══ DATA ══

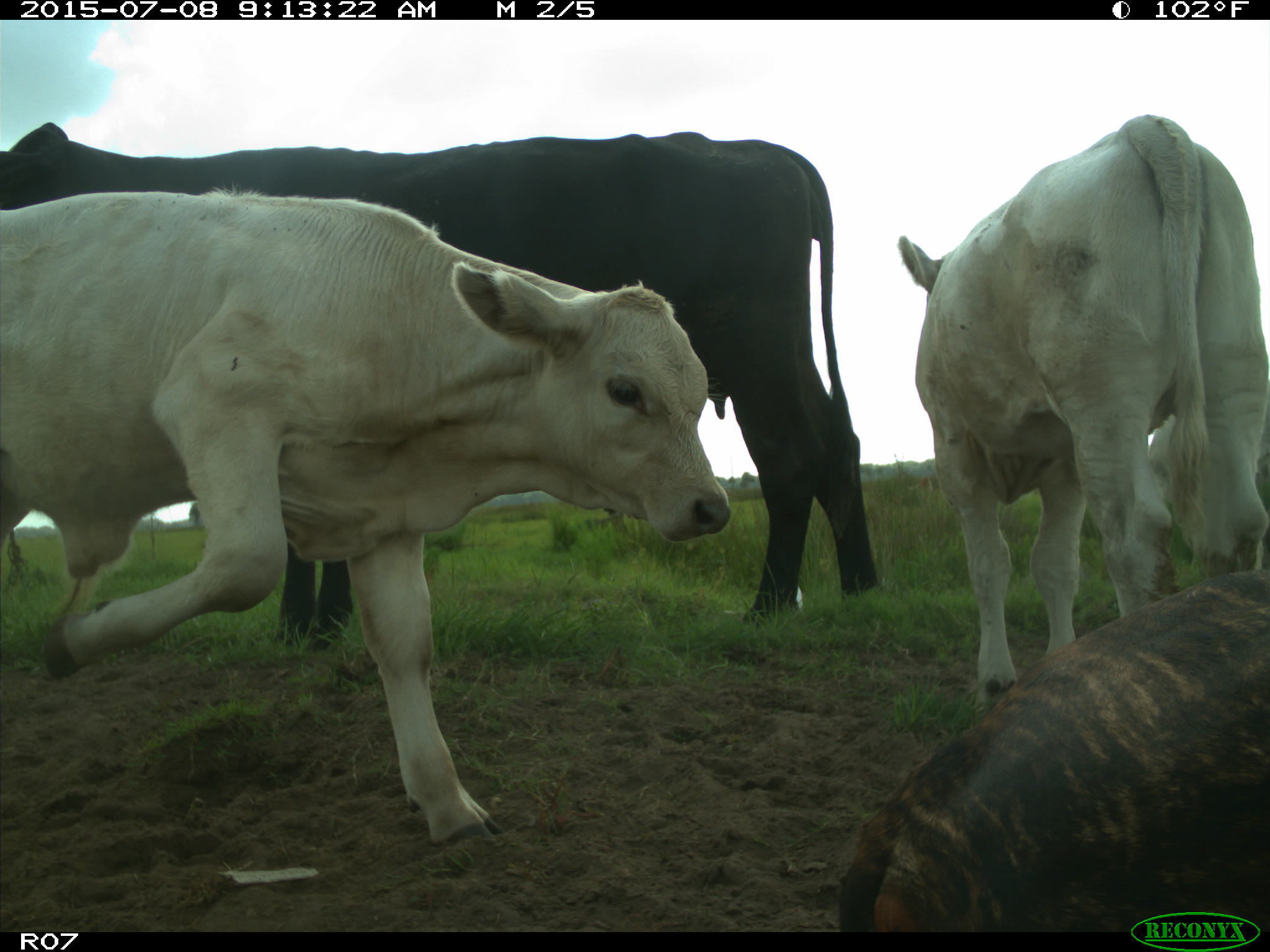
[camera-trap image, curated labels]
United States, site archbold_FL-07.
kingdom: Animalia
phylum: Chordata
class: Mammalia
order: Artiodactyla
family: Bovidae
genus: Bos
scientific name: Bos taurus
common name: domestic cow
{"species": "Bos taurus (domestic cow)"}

═══

| WORK TASK |
Reproduce the listing exactly. The pictures are to be omitted.

| RESULT OF THIS EXERCISE |
[camera-trap image, curated labels]
United States, site archbold_FL-07.
kingdom: Animalia
phylum: Chordata
class: Mammalia
order: Artiodactyla
family: Bovidae
genus: Bos
scientific name: Bos taurus
common name: domestic cow
{"species": "Bos taurus (domestic cow)"}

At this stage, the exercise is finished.